• [Ausgewählter Auszug]
★ ★ ★

HAmburg. Beim Gastspiel in der Barclaycard Arena ließ sich die britische Synthiepop-Band am Donnerstagabend von 13.000 Fans feiern.

Lichtblitze zucken. Ein dramatisches Intro geleitet die drei Depeche-Mode-Musiker auf die Bühne der Barclaycard Arena.

Und von der ersten Sekunde an ist sie da: die Euphorie. Die Halle steht und tanzt.

Depeche Mode ist wie eigentlich immer: Sänger Dave Gahan lässt unter dem eleganten silberschwarzen Outfit teuflisch gut die Muskeln spielen. Der stoische Tastenmann Andrew Fletcher versteckt sich hinter Brille und diversen Gerätschaften. Martin Gore trägt zwar nicht das übliche Paradiesvogel-Kostüm, hat aber dramatischen Lidschatten aufgelegt. Von gesetzten Mittfünfzigern keine Spur. Mit ordentlich Wumms legen die um einen Drummer und einen Bassisten erweiterten Synthiepop-Dinosaurier los: Als Intro ertönt das Beatles-Cover „Revolution“ und kurz darauf „Going Backwards“.

★ ★ ★

• [Ausgewählte Daten]

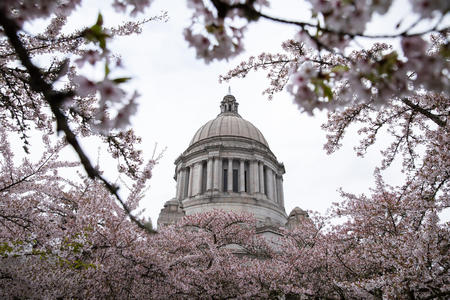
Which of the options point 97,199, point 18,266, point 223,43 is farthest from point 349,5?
point 97,199

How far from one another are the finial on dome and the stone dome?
393 centimetres

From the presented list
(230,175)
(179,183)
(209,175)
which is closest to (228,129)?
(230,175)

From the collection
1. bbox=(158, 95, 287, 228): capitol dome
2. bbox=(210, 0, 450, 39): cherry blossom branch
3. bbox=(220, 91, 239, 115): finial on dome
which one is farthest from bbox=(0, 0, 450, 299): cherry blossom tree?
bbox=(220, 91, 239, 115): finial on dome

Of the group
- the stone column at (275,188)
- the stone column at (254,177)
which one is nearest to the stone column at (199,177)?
the stone column at (254,177)

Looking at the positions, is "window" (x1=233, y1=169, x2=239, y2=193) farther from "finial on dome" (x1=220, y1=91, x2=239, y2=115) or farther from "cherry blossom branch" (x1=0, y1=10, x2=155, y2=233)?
"cherry blossom branch" (x1=0, y1=10, x2=155, y2=233)

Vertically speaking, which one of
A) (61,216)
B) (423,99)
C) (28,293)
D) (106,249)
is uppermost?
(423,99)

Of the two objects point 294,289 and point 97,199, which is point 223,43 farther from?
point 294,289

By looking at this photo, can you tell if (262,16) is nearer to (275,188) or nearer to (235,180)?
(235,180)

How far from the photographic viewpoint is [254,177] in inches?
1329

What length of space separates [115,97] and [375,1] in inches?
71.9

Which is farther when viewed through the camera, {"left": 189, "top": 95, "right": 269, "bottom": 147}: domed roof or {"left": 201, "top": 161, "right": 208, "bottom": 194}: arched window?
{"left": 189, "top": 95, "right": 269, "bottom": 147}: domed roof

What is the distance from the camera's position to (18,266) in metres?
8.72

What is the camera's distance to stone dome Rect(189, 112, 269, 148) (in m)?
37.7

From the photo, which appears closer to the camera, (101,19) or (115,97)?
(101,19)
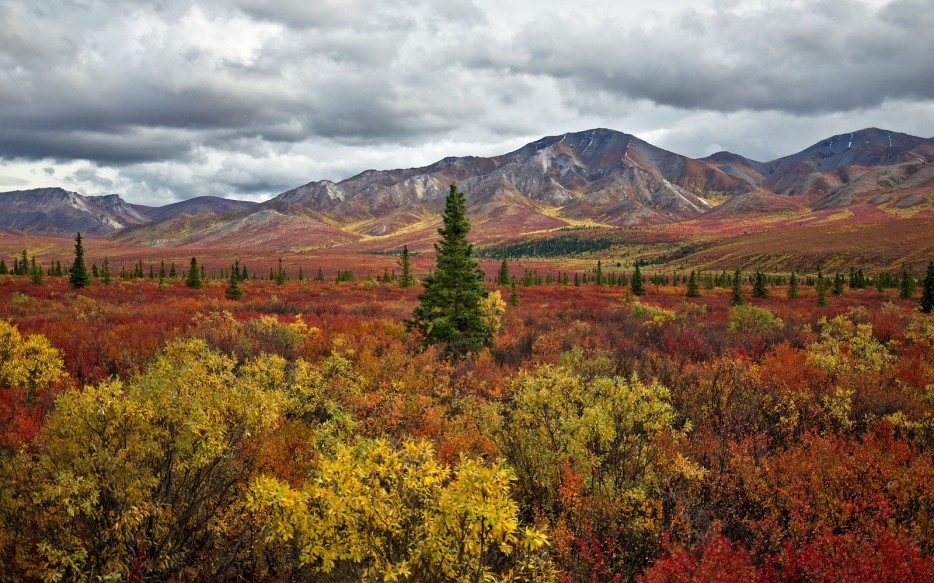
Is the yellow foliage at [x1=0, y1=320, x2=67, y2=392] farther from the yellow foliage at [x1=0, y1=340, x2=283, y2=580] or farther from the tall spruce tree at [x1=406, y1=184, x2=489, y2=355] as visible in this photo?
the tall spruce tree at [x1=406, y1=184, x2=489, y2=355]

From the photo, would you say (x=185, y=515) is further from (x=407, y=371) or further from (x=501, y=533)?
(x=407, y=371)

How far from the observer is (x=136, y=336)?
15109mm

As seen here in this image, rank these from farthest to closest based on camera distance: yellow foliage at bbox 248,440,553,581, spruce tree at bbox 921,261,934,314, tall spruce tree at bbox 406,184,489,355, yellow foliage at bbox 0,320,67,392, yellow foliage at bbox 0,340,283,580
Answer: spruce tree at bbox 921,261,934,314, tall spruce tree at bbox 406,184,489,355, yellow foliage at bbox 0,320,67,392, yellow foliage at bbox 0,340,283,580, yellow foliage at bbox 248,440,553,581

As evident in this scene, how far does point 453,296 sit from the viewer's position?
749 inches

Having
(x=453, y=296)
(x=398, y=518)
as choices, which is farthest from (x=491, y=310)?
(x=398, y=518)

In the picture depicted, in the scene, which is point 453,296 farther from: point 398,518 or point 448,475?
Answer: point 398,518

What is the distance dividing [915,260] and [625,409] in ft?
574

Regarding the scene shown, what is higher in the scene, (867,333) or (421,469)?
(421,469)

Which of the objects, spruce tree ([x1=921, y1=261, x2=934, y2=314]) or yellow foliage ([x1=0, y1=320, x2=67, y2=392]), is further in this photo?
spruce tree ([x1=921, y1=261, x2=934, y2=314])

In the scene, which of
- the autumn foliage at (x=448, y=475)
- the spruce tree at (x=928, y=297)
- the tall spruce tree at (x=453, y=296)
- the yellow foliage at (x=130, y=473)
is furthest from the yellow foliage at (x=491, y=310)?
the spruce tree at (x=928, y=297)

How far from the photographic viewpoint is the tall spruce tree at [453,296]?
60.7 feet

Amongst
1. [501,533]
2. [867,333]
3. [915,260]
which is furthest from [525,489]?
[915,260]

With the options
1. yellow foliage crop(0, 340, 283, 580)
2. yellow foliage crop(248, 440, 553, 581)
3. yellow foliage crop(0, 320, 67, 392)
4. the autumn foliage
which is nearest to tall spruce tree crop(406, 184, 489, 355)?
the autumn foliage

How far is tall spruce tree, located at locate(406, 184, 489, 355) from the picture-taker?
18.5 metres
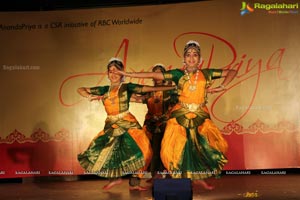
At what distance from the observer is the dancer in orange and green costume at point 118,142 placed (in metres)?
7.37

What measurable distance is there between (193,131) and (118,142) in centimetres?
109

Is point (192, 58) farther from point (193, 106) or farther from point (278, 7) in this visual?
point (278, 7)

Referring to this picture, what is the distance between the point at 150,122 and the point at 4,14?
2839 millimetres

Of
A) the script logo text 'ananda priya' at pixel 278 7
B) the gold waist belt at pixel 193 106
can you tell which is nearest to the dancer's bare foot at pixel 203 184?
the gold waist belt at pixel 193 106

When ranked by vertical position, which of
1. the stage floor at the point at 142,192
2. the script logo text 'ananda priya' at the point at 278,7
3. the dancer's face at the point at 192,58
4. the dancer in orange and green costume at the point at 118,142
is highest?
the script logo text 'ananda priya' at the point at 278,7

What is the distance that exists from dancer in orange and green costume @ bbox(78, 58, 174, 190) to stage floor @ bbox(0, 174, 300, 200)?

★ ★ ★

• [Aufgabe 1]
Aktualisiere den Konzertbericht von „HAmburg. Beim Gastspiel“ bis „der Barclaycard Arena.“, indem du „Barclaycard Arena“ durch „Arena am Volkspark“ ersetzt.
• [Aufgabe 2]
Stimmen diese Aussagen mit dem Konzertbericht überein? Antworte jeweils mit Ja oder Nein und zitiere die entscheidenden Worte. (a) Die Band ließ sich von 13.000 Fans feiern. (b) Martin Gore trägt das übliche Paradiesvogel-Kostüm. (c) Andrew Fletcher versteckt sich hinter einer Brille.

• [Vollständige Ausgabe 1]
HAmburg. Beim Gastspiel in der Arena am Volkspark ließ sich die britische Synthiepop-Band am Donnerstagabend von 13.000 Fans feiern.

Lichtblitze zucken. Ein dramatisches Intro geleitet die drei Depeche-Mode-Musiker auf die Bühne der Arena am Volkspark.

• [Vollständige Ausgabe 2]
(a) Ja: „ließ sich die britische Synthiepop-Band am Donnerstagabend von 13.000 Fans feiern“
(b) Nein: „Martin Gore trägt zwar nicht das übliche Paradiesvogel-Kostüm“
(c) Ja: „versteckt sich hinter Brille und diversen Gerätschaften“